* **The tasks**
- A) According to the PyRDF documentation, what happens when an ActionProxy is accessed for the first time?
- B) Rescale the records beginning at the line that contains "How widely are" and continuing through the last line of the records, copying every line. Multiply each distance and coordinate in the answers by 1.5, rounding to as many decimals as the original had, with halves rounded up.

* **Page text**
Instances of ActionProxy act as futures of the result produced by some action node. They implement a lazy synchronization mechanism, i.e., when they are accessed for the first time, they trigger the execution of the whole RDataFrame graph.

GetValue()[source]

Returns the result value of the current action node if it was executed before, else triggers the execution of the entire PyRDF graph before returning the value.

Returns

The value of the current action node, obtained after executing the current action node in the computational graph.

__getattr__(attr)[source]

Intercepts calls on the result of the action node.

Returns

A method to handle an operation call to the current action node.

Return type

function

class PyRDF.Proxy.Proxy(node)[source]

Abstract class for proxies objects. These objects help to keep track of nodes’ variable assignment. That is, when a node is no longer assigned to a variable by the user, the role of the proxy is to show that. This is done via changing the value of the has_user_references of the proxied node from True to False.

__del__()[source]

This function is called right before the current Proxy gets deleted by Python. Its purpose is to show that the wrapped node has no more user references, which is one of the conditions for the node to be pruned from the computational graph.

abstract __getattr__(attr)[source]

Proxies have to declare the way they intercept calls to attributes and methods of the proxied node.

__init__(node)[source]

Creates a new Proxy object for a given node.

Parameters

proxied_node – The node that the current Proxy should wrap.

class PyRDF.Proxy.TransformationProxy(node)[source]

A proxy object to an non-action node. It implements acces to attributes and methods of the proxied node. It is also in charge of the creation of a new operation node in the graph.

__getattr__(attr)[source]

Intercepts calls to attributes and methods of the proxied node and returns the appropriate object(s).

Parameters

attr (str) – The name of the attribute or method of the proxied node the user wants to access.

The RDataFrame module

class PyRDF.RDataFrame.HeadNode(*args)[source]

The Python equivalent of ROOT C++’s RDataFrame class.

args

A list of arguments that were provided to construct the RDataFrame object.

Type

list

PyRDF’s RDataFrame constructor accepts the same arguments as the ROOT’s RDataFrame constructor (see RDataFrame)

* **Dataset**
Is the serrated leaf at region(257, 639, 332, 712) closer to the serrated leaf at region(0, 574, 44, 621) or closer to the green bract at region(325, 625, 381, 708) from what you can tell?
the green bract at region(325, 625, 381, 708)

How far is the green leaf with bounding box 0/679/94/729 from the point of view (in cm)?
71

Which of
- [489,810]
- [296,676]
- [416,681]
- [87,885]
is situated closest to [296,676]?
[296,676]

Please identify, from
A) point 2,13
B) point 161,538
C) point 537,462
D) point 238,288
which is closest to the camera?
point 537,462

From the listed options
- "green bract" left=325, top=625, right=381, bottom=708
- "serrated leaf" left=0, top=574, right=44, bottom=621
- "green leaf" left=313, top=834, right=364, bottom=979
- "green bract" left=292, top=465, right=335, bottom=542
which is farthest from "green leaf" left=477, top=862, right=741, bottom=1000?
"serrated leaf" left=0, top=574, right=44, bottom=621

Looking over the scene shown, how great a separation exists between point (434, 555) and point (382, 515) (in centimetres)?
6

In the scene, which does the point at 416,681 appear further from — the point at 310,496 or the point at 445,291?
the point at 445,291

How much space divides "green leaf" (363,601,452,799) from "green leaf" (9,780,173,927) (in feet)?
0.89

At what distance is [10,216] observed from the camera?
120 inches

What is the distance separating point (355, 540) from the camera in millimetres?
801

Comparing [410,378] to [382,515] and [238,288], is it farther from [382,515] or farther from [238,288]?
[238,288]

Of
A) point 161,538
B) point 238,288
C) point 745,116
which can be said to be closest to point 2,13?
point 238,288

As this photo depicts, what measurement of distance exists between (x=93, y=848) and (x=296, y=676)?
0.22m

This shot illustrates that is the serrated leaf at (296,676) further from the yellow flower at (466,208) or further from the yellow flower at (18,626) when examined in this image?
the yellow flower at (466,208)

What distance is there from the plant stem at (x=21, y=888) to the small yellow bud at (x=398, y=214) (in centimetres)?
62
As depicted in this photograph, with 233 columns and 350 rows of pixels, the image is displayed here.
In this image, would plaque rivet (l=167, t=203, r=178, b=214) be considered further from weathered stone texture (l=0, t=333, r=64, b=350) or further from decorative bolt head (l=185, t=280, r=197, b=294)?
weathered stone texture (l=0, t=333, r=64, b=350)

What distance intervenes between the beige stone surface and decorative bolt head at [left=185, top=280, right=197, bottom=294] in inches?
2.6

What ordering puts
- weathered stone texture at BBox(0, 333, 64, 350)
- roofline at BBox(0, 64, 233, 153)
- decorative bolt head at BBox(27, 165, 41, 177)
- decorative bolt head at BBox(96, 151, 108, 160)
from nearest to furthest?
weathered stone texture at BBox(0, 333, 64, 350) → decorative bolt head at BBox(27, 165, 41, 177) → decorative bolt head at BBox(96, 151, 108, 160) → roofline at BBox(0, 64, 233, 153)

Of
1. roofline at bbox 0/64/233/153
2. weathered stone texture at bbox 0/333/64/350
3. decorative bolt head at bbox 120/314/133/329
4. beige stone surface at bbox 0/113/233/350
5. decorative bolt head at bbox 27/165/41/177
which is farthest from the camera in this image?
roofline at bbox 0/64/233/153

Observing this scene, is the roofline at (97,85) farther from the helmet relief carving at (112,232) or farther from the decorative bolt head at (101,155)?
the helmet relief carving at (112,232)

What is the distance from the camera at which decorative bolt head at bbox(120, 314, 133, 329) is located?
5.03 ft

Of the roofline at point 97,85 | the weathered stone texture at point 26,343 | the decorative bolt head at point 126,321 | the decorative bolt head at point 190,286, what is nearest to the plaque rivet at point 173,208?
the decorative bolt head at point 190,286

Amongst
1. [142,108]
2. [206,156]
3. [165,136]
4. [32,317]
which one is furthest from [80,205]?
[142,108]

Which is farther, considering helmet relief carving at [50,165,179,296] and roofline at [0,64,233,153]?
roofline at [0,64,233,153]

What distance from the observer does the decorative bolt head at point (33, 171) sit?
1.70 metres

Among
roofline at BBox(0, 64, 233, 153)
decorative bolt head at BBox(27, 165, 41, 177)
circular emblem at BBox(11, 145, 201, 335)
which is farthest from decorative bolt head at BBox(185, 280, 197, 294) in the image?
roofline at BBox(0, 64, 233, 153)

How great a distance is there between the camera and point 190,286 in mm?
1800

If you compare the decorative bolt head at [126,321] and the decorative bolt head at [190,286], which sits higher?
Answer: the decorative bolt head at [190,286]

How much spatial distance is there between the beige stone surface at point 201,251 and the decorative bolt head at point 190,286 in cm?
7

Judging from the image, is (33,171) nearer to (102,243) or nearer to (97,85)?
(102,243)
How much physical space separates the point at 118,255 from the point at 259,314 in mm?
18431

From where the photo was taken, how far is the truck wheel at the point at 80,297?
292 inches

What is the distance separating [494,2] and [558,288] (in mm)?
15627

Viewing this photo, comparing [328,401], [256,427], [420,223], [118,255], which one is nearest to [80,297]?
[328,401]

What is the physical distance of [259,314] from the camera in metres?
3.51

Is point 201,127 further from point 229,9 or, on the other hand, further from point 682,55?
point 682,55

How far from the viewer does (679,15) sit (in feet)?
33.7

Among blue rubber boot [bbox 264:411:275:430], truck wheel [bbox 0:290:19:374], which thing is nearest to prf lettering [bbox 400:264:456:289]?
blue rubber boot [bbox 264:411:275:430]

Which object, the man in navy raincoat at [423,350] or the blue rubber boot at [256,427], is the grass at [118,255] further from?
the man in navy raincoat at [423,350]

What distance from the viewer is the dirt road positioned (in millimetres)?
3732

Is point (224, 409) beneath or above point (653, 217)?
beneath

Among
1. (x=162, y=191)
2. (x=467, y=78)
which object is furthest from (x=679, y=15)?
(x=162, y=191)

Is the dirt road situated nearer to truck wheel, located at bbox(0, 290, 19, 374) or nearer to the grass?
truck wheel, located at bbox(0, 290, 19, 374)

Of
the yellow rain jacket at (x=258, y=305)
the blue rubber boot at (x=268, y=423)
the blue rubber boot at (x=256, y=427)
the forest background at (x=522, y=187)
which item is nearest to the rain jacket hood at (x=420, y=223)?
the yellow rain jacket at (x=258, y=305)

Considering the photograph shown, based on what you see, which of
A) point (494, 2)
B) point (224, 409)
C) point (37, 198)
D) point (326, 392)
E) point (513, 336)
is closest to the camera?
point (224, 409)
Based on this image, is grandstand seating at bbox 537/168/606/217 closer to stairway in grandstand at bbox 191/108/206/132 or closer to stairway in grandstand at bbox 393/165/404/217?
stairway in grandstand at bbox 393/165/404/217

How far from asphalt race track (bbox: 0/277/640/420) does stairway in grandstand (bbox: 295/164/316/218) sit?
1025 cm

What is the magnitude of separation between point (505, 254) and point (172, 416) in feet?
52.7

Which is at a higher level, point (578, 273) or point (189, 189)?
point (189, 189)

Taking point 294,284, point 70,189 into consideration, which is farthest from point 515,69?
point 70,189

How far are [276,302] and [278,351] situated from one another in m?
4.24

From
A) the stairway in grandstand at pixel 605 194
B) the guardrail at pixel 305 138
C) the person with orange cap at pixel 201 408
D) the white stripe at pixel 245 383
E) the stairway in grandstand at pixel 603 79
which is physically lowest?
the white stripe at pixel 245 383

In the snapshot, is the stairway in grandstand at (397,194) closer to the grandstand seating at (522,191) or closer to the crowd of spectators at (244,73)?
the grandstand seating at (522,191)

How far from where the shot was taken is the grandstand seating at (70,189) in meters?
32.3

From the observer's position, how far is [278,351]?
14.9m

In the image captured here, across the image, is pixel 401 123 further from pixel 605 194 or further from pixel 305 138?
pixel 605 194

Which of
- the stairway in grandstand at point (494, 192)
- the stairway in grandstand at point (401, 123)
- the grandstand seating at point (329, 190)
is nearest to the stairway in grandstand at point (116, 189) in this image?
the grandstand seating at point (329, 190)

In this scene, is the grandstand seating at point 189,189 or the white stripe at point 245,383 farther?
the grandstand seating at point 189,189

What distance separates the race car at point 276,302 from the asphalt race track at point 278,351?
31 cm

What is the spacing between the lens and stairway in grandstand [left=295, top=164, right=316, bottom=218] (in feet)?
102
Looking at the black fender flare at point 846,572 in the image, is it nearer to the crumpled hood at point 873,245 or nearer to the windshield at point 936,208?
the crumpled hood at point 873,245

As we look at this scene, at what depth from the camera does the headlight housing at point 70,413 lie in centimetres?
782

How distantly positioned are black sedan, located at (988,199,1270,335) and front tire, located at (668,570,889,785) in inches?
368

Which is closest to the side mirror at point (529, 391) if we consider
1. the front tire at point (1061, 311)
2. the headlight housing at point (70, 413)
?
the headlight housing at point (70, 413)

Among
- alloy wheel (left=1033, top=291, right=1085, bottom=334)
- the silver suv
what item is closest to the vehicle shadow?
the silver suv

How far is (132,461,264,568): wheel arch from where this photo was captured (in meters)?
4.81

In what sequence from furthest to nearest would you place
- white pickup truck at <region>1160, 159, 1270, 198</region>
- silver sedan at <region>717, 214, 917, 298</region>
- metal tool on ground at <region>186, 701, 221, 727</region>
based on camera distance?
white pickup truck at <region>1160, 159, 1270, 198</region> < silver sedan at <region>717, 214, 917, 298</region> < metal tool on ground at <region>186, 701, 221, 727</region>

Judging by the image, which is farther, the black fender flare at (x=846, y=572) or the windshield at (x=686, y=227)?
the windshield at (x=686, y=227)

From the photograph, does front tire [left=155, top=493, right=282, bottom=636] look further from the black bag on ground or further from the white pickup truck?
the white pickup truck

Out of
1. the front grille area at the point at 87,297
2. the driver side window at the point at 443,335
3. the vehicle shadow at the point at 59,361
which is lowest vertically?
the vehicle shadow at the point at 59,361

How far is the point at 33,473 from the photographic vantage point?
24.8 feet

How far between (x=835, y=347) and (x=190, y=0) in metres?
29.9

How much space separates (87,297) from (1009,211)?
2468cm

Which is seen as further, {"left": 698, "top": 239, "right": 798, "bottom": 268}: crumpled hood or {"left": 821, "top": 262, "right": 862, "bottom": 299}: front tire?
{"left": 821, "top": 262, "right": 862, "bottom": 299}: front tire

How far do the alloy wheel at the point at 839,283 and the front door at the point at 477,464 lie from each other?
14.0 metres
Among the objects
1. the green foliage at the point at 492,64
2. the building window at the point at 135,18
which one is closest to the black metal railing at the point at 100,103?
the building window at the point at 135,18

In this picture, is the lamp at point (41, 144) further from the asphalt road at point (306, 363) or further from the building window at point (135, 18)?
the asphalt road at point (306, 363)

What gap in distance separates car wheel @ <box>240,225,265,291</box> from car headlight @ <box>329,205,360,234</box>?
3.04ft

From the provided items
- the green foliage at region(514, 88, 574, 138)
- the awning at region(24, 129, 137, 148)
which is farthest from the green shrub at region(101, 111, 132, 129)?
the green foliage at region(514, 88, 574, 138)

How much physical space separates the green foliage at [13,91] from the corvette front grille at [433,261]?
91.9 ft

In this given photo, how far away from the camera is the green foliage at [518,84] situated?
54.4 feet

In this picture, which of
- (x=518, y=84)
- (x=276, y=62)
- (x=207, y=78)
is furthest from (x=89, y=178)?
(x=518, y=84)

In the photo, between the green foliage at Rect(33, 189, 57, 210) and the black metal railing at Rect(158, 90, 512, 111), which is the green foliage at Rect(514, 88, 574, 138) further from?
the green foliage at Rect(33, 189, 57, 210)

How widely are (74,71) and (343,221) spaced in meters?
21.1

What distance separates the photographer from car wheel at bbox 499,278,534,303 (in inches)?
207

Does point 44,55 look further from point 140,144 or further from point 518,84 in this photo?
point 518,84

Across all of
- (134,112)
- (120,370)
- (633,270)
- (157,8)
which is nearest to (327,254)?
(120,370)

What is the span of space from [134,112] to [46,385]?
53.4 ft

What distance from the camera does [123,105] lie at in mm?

* **Answers to the exercise**
- A) It triggers the execution of the whole RDataFrame graph.

- B)
How widely are (74,71) and (343,221) spaced in meters?
31.7

What distance separates the photographer from car wheel at bbox 499,278,534,303 (in inches)?
311

Does point 44,55 look further from point 140,144 or further from point 518,84 in this photo?
point 777,126

Across all of
- (134,112)
- (120,370)
- (633,270)
- (157,8)
which is nearest to (327,254)?
(180,555)

What is the span of space from [134,112] to [46,385]?
80.1 ft

What distance from the camera does [123,105] lie at in mm?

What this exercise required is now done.